* [What this task involves]: Pictures in the data below are not part of the copy; transcribe everything else exactly.

* [Data extract]:

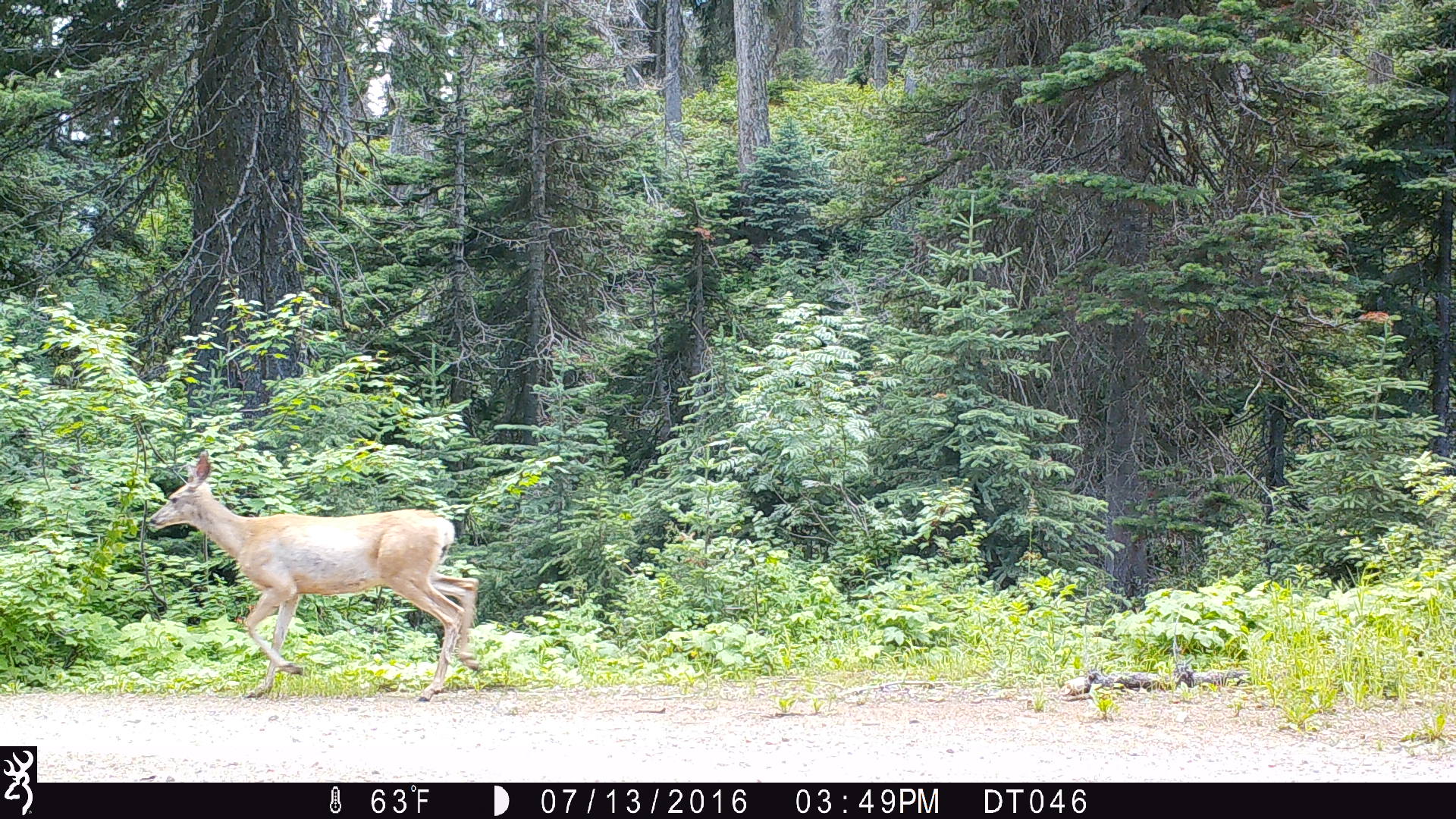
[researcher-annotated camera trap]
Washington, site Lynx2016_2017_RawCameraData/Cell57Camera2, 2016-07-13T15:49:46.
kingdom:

* [Your response]:
[researcher-annotated camera trap]
Washington, site Lynx2016_2017_RawCameraData/Cell57Camera2, 2016-07-13T15:49:46.
kingdom:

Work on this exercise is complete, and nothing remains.